Cinématographie : Avant-première d’Île était une fois de Lova Nantenaina au Cinepax

Le vendredi 12 avril 2021, le réalisateur-producteur malgache Lova Nantenaina a convié les journalistes pour l’avant-première de son nouveau film documentaire Île était une fois au Cinepax Ambodivona.

Six ans après le très connu Ady Gasy, le cinéaste spécialisé dans les films documentaires revient sur les devants pour défendre sa nouvelle production, toujours aussi merveilleusement photographiée. Île était une fois, comme les précédents, aborde encore une fois une réalité locale qu’on ne peut nier. Le film de 57 minutes est présenté sous la forme d’un carnet de voyage permettant aux téléspectateurs de rencontrer des Réunionnais et des Malgaches qui perpétuent les activités ancestrales. Ceci dit, ici, il n’est pas seulement question d’images de saunier, de tisseur de soie, ou de chasseur de guêpe à l’œuvre ; le réalisateur offre également à son public l’opportunité de réfléchir sur la question de la transmission de ces métiers menacés, à la génération future. Un cinéma qui intègre parfaitement le concept de la contemporanéité en invitant à la fois au voyage mais aussi à la réflexion.

Un carnet de voyage. L’animation occupe une place importante dans Île était une fois. Comme il s’agit d’un carnet de voyage, le réalisateur a pris soin de reproduire cette image de l’album photos. Des aquarelles de l’artiste Griotte et des portraits dessinés par Florence Vitry y ont été glissés pour rythmer l’histoire, au service d’une trame qui est déjà cohérente sans ces petits détails. Mais le sens du détail, le cinéaste a compris depuis longtemps qu’il apporte toujours un plus à l’œuvre. D’ailleurs, en plus des animations, le film a été réalisé dans les règles de l’art, avec un travail d’une main de maître de l’écriture à la post-production. Et ce qu’on peut dire concernant ces animations de papier d’écorce d’havoha [Ndlr, technique du peuple Antemoro], est qu’elles apportent le côté ludique dont le public a besoin dans le film.
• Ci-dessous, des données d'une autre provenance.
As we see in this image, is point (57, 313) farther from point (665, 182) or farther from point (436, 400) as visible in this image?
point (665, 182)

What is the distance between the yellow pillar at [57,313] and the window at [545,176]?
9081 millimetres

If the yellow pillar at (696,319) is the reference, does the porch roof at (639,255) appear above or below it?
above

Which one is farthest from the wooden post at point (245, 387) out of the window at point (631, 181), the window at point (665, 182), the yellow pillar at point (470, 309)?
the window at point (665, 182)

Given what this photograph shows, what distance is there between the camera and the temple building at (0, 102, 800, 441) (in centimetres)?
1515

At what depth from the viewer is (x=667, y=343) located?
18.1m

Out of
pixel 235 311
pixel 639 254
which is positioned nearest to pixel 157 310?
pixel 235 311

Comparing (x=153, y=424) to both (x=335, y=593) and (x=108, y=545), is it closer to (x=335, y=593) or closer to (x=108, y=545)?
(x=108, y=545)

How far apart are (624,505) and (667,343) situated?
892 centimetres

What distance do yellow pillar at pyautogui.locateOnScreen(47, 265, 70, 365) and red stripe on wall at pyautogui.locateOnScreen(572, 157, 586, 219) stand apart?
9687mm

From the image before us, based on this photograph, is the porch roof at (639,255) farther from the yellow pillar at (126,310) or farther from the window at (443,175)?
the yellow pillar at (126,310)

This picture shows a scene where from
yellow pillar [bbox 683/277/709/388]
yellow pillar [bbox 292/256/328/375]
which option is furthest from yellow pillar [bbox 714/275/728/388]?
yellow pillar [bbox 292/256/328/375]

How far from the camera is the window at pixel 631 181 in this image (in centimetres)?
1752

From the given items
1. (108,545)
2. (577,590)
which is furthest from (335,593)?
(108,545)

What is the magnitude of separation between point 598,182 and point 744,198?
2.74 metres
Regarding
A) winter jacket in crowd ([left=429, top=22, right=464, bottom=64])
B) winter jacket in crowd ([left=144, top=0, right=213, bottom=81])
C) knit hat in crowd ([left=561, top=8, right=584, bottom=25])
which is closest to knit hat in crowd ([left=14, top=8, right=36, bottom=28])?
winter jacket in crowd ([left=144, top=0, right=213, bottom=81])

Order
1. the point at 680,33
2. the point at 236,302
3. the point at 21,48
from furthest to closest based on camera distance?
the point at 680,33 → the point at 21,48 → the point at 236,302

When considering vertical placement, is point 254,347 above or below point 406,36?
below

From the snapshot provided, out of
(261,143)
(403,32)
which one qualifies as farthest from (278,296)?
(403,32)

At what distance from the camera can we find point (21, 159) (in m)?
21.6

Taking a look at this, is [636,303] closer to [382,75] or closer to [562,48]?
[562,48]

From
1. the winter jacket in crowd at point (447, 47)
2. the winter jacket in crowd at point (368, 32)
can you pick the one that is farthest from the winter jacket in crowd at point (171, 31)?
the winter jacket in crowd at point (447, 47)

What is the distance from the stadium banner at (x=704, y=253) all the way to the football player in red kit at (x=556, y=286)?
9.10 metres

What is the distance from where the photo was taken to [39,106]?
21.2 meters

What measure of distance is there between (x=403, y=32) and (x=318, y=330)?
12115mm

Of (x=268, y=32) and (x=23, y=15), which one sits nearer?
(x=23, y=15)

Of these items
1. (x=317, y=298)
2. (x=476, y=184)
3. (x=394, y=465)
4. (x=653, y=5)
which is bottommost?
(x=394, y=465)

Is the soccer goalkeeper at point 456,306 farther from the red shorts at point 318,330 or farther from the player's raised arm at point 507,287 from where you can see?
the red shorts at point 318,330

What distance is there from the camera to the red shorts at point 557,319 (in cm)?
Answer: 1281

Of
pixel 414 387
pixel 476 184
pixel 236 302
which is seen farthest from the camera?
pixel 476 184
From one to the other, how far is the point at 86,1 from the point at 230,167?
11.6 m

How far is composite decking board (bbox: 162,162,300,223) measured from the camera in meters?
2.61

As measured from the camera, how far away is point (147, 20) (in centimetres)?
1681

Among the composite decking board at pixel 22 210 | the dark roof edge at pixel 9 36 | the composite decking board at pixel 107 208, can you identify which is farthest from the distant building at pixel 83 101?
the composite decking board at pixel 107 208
Cependant, pour les personnes qui ne comprennent pas un traître mot au créole ou certains dialectes de la Grande île, il peut être difficile de faire le va-et-vient entre le sous-titre et les images.

Pour découvrir cette onzième réalisation de Lova Nantenaina, co-écrite avec Eva Lova-Bely, et produite par Adala Films, Papang Films et Endemika Films ; la première diffusion publique est fixée pour le 19 mars 2021 au Cinepax, à Tana Water Front Ambodivona.